*The exercise:* Starting at the line with "What is the distance you", transcribe each line through the final one, both included, and add nothing.

--- start of Exercise material ---

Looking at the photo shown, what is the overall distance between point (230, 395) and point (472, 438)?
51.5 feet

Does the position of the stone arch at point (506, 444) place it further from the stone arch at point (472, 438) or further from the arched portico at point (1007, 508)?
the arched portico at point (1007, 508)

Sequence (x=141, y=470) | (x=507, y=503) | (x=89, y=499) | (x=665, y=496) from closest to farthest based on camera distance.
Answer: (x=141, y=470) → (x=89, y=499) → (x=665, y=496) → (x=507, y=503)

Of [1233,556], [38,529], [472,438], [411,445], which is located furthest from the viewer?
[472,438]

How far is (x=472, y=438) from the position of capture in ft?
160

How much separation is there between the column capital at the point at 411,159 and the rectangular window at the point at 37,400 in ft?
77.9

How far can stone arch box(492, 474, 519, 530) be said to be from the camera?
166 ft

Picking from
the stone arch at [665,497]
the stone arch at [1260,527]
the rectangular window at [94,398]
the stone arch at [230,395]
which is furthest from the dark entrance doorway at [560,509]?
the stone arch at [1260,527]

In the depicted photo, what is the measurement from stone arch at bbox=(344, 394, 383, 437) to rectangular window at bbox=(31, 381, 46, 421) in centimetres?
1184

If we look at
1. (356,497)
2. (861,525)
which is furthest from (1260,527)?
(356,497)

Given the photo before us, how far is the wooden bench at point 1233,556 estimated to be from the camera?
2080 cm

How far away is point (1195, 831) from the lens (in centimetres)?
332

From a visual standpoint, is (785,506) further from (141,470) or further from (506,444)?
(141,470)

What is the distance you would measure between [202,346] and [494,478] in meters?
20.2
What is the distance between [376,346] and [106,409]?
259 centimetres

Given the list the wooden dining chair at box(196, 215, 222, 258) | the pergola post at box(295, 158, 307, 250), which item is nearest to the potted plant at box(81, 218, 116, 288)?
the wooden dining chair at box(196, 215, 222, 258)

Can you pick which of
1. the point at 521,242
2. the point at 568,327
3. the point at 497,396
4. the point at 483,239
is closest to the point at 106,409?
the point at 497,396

--- end of Exercise material ---

*Response for this exercise:*
What is the distance you would measure between [202,346] and [494,478] in meters?
20.2
What is the distance between [376,346] and [106,409]?
259 centimetres

Given the list the wooden dining chair at box(196, 215, 222, 258) | the pergola post at box(295, 158, 307, 250), which item is nearest to the potted plant at box(81, 218, 116, 288)?
the wooden dining chair at box(196, 215, 222, 258)

Can you pick which of
1. the point at 521,242
2. the point at 568,327
3. the point at 497,396
4. the point at 483,239
is closest to the point at 106,409?
the point at 497,396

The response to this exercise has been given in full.